EXCERPT PROVIDED =>
# Seiryu Stone



## CmLaracy (Jan 7, 2007)

someone must know this


----------



## rikardob (Aug 13, 2011)

CmLaracy said:


> someone must know this


The resource you bought your stone from.


----------



## CmLaracy (Jan 7, 2007)

rikardob said:


> The resource you bought your stone from.


Like they'd tell me their "Seiryu Stone" isn't seiryu stone...

And it was from Aquaforest Aquariums, the most reputable ADA distributor. ADGshop is good too but Aquaforest is where its at. 

They must have a reserve of it, cause the minimum amount you can buy is 15lbs or $60 worth, where as their other stones are different

And the manten stone has been priced like that for years so ignore it


----------



## sayurasem (Jun 17, 2011)

talking about scares stones... I was just wondering where these stones/ rocks came from? Japanese mountains?

Is it only available from japan? I tried google ryuoh and seiryu... but no where I can find where people mine this from.


----------



## CmLaracy (Jan 7, 2007)

supposedly it was taken from Japanese volcanos and has been illegal to harvest since 2008. hence why I'm skeptical. they'll be here Friday or Monday so I'll see, 60lbs should be enough to get the jist of its characteristics 

60lbs for a 75P iwagumi, I'm willing to bet I'll have some left over.


----------



## CmLaracy (Jan 7, 2007)

no one has an answer to this. Ok so I'm simply going to assume Aquaforest stockpiled before the ban. That is until someone else chimes in with a better idea


----------



## karatekid14 (Jan 16, 2011)

When I was there they were kinda low on stone, and one of the clerks said they would get a new shipment in of Seiryu Stone in the next day, and this was in the end of August. So it sounds as though they get it from somewhere.


----------



## CmLaracy (Jan 7, 2007)

karatekid14 said:


> When I was there they were kinda low on stone, and one of the clerks said they would get a new shipment in of Seiryu Stone in the next day, and this was in the end of August. So it sounds as though they get it from somewhere.


thank you! they must buy it from some
large reserve.


----------

DATA BLOCK =>

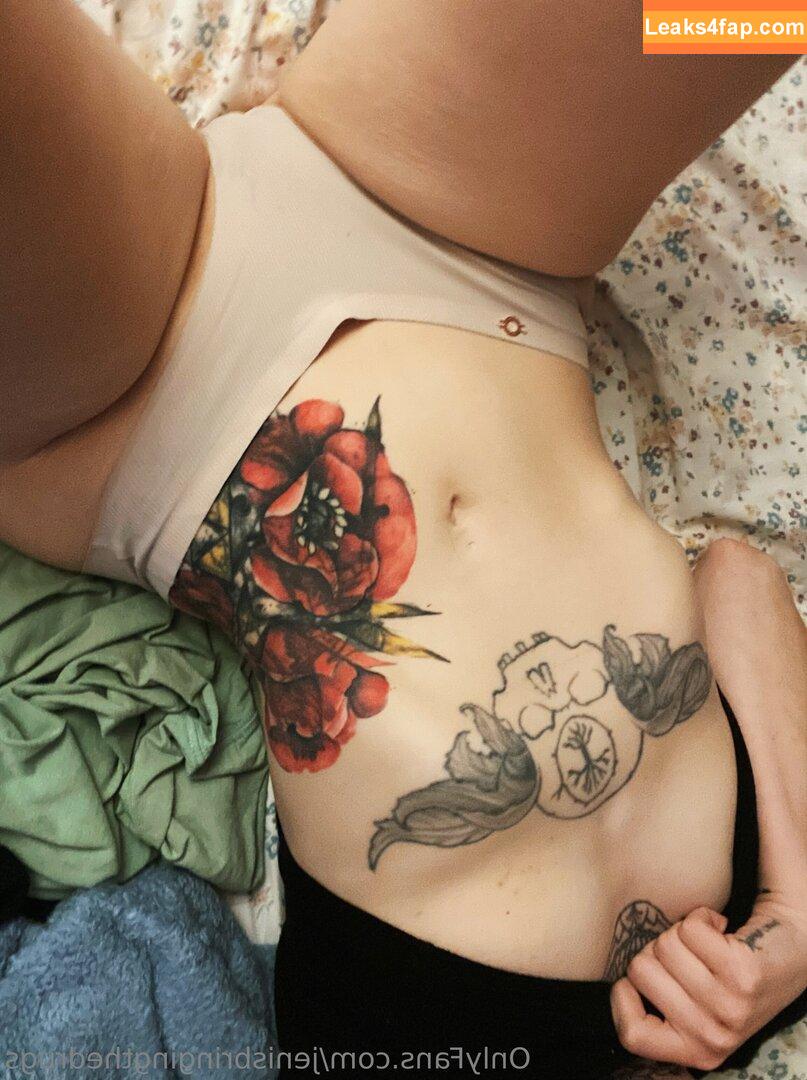 jenisbringingthedrugs / whitetrash_heart_throb leaked photo photo #0002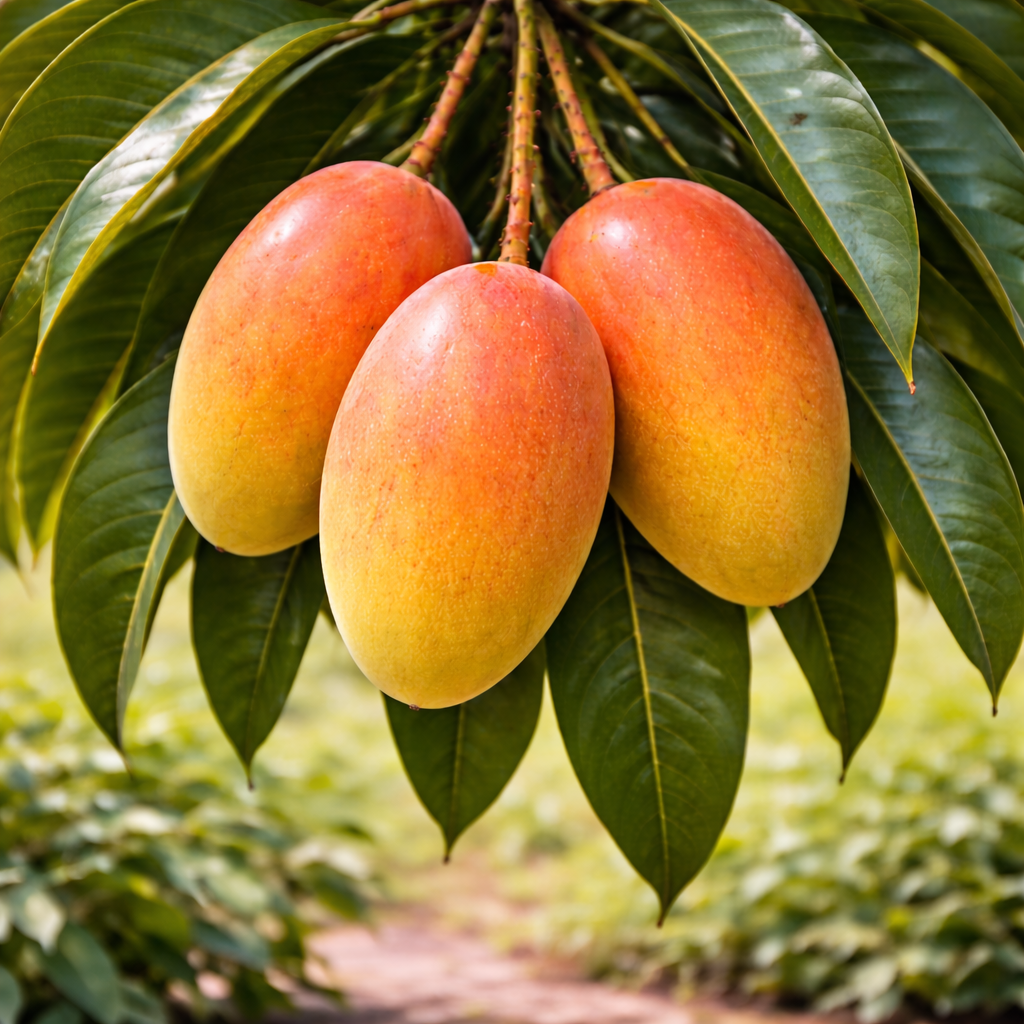 Catalina Mango Tree 7G - Urban Abundance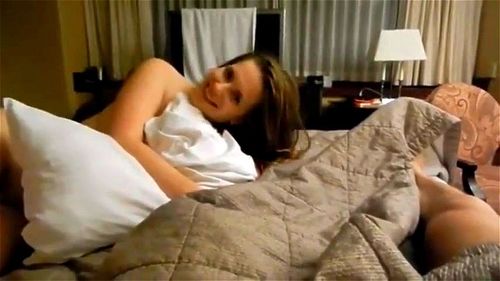Brother Creampies Sister In Hotel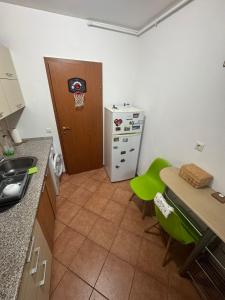Apartament Colina Florilor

WHAT TO PRODUCE =>
Copy the passage of the Seiryu stone thread that begins at "no one has an" and ends after "(Jan 16, 2011)", substituting "hoarded" for "stockpiled".

RESULT BELOW =>
no one has an answer to this. Ok so I'm simply going to assume Aquaforest hoarded before the ban. That is until someone else chimes in with a better idea


----------



## karatekid14 (Jan 16, 2011)